Evidence for the most recent reset (local time +05, boot -1 → boot 0):
-
/var/log/syslog shows the last line before the reset, then immediately the next kernel boot:
-
37510:2026-02-05T19:15:22.919929+05:00 gx10-4323 systemd[1]: session-14.scope: Deactivated successfully.
-
37511:2026-02-05T19:38:34.828912+05:00 gx10-4323 kernel: Booting Linux on physical CPU 0x0000000000 [0x410fd871]
-
-
journalctl -b 0 (current boot) shows the “unclean shutdown” marker:
- Feb 05 19:38:33 gx10-4323 systemd-journald[634]: File …/system.journal corrupted or uncleanly shut down, renaming and replacing.
-
The same “unclean shutdown” line is also present in /var/log/syslog:
- /var/log/syslog: 39248:2026-02-05T19:38:34.830923+05:00 … systemd-journald[634]: File …system.journal corrupted or uncleanly shut down, renaming and replacing.

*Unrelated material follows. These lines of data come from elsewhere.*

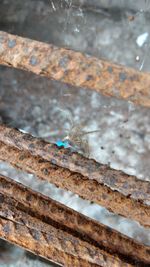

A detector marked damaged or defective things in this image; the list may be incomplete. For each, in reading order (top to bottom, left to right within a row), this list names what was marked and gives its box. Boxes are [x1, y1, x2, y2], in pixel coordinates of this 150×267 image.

rusty metal bar [0, 30, 149, 107]
corroded iron rod [0, 30, 149, 107]
rusted rebar [0, 30, 150, 107]
rust flake on metal [0, 30, 150, 107]
peeling rust texture [0, 31, 150, 107]
peeling rust texture [0, 176, 137, 267]
rusty metal bar [0, 176, 137, 267]
rusted rebar [0, 175, 138, 266]
peeling rust texture [0, 124, 149, 229]
rusty metal bar [0, 125, 149, 228]
rusted rebar [0, 125, 149, 228]
corroded iron rod [0, 125, 149, 228]
rusty metal bar [0, 174, 149, 266]
rusted rebar [0, 174, 149, 266]
peeling rust texture [0, 175, 149, 266]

Important: for this specific reset window, I could not find any NVRM/Xid/OOM lines right before the cut:
- journalctl -b -1 -k | egrep ‘nvCheckOkFailed|NV_ERR_NO_MEMORY|Out of memory|Xid’ → no matches.
However, on other earlier runs (same host), I do have NVIDIA kernel driver OOM evidence:
-
-
2026-02-05T13:14:03.945045+05:00 … NVRM: nvCheckOkFailedNoLog: Check failed: Out of memory [NV_ERR_NO_MEMORY] …
-
(also previously) 2026-02-02T19:49:22.168466+05:00 … NVRM: Xid … 31 … MMU Fault …
Also, on each boot I see:
-
journalctl -b 0 -k:
- mlx5_core … Detected insufficient power on the PCIe slot (27W). (multiple lines)
Questions:
-
Is a hard power-off/reset under vLLM long-context load a known issue on GB10 / DGX OS (e.g., driver OOM/hang that doesn’t always flush logs)?
-
Does the NVRM NV_ERR_NO_MEMORY / _memdescAllocInternal pattern match a known bug (and is there a fix/workaround)?
-
What’s the best way to capture useful diagnostics for NVIDIA when the box resets abruptly (e.g., recommended logging, pstore, nvidia-bug-report options) so the moment of failure is not lost?